So only 12% of supply chain pros are using AI? Apparently.
Originally published on
Dive Brief:
- Twelve percent of supply chain professionals say their organizations are currently using artificial intelligence (AI) in their operations and 60% expect to be doing so within the next five years, according to the latest annual MHI Industry Report which surveyed 1,001 supply chain professionals in manufacturing, transportation and other industries. Results have remained flat from last year when 13% said they were using AI.
- Predictive analytics, which relies on many of the same techniques as AI, is being used by 28% of respondents, the survey found.

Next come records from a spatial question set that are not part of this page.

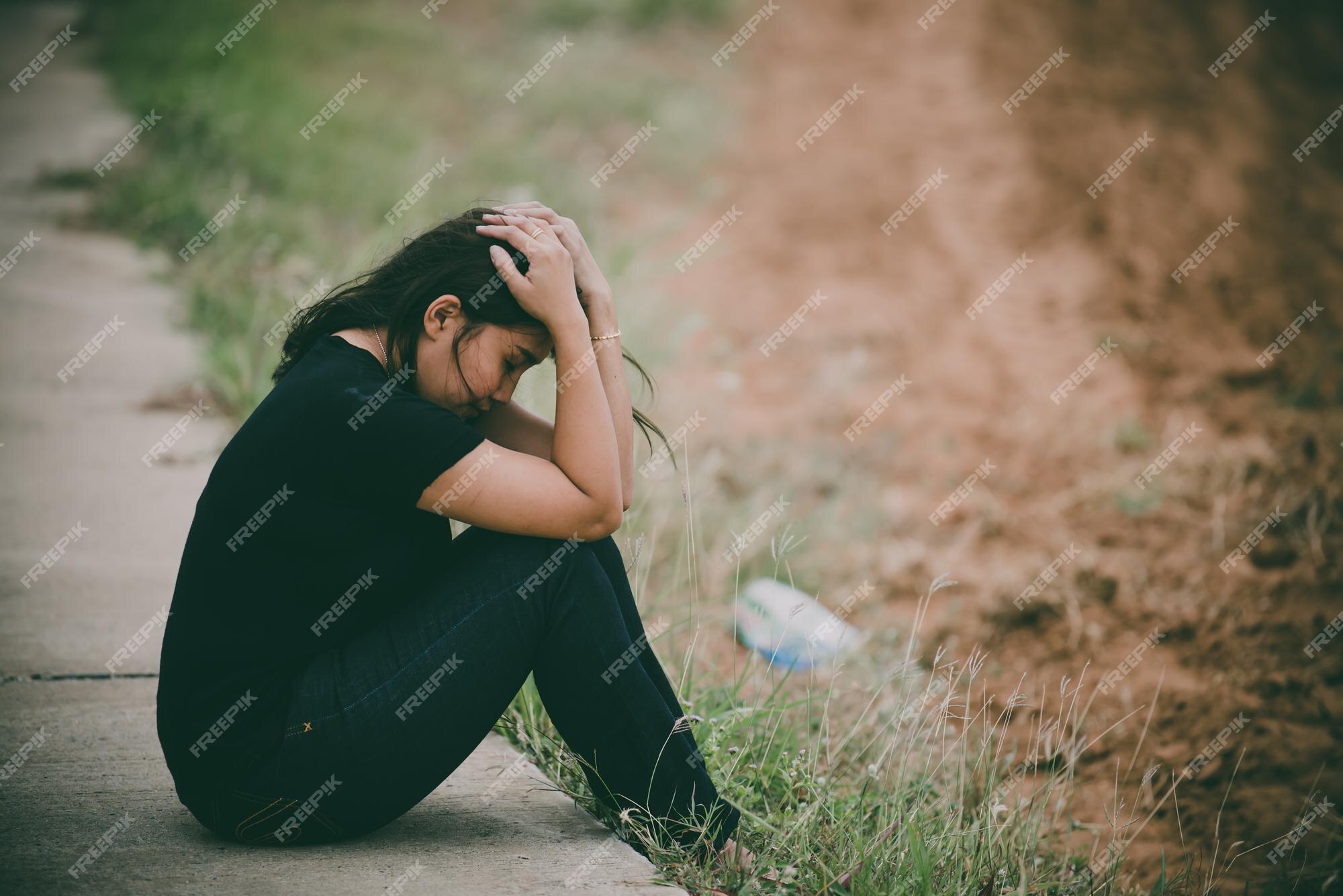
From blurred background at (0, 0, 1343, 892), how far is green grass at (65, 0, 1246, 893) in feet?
0.09

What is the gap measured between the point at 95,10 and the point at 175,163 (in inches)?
275

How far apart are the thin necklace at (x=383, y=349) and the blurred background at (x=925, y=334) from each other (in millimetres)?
778

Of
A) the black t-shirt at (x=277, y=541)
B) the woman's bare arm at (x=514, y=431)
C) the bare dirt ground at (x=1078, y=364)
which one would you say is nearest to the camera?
the black t-shirt at (x=277, y=541)

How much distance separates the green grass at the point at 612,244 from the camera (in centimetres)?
222

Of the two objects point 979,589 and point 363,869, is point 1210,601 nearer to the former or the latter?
point 979,589

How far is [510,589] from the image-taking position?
1.87 m

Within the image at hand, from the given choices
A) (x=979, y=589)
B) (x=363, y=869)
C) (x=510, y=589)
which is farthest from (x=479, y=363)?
(x=979, y=589)

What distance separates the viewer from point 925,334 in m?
6.78

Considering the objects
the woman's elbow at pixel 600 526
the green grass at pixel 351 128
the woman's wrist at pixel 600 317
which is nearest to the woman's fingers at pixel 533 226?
the woman's wrist at pixel 600 317

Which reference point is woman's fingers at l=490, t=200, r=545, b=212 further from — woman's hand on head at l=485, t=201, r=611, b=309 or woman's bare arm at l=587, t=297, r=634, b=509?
woman's bare arm at l=587, t=297, r=634, b=509

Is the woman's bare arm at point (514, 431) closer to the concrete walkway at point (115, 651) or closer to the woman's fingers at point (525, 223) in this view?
the woman's fingers at point (525, 223)

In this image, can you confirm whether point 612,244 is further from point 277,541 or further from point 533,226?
point 277,541

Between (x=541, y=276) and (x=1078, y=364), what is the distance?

- Low-level AI implementation could be the result of the difficulty hiring technology talent and the inability to properly manage enterprise data streams, according to experts.
Dive Insight:
One problem with pinning down the number of people who are using AI is if you ask two people what they consider to be AI you’ll get two answers. I know because I did just that. Thomas D. Boykin, a supply chain specialist at Deloitte and leader of the MHI white paper, said he considered AI to be not just predictive analytics and prescriptive analytics, but a system where the human is taken completely out of the loop. An example would be a system used by a waste management company to reroute vehicles based on sensor data from waste receptacles around the service area, Boykin said. “There’s some things that can be executed systematically without human intervention,” he said in an interview. “And for us, that’s where AI comes in.” But the definition is quite different for Stefan Nusser, the VP of product at Fetch Robotics who used to run the Cloud AI team for Google in Europe. “In my mind, any data-driven, model-based machine learning approach — that to me is AI,” Nusser said in an interview with Supply Chain Dive. This would include an algorithm based on historical data that provides outputs with a certain level of accuracy, he said. For Nusser, if AI is the car then machine learning is the engine. In this case, many of the methods analysts currently use for predictive analytics — clustering, classification, etc. — would be considered AI. But definitions aside, Boykin and Nusser agree that AI is far from widespread within the supply chain at this point. “I think penetration is just slow,” Nusser said. There are also two ways a company could be using AI:- Buy AI applications from a vendor.
- Build AI models in-house using Python, R or another programing language.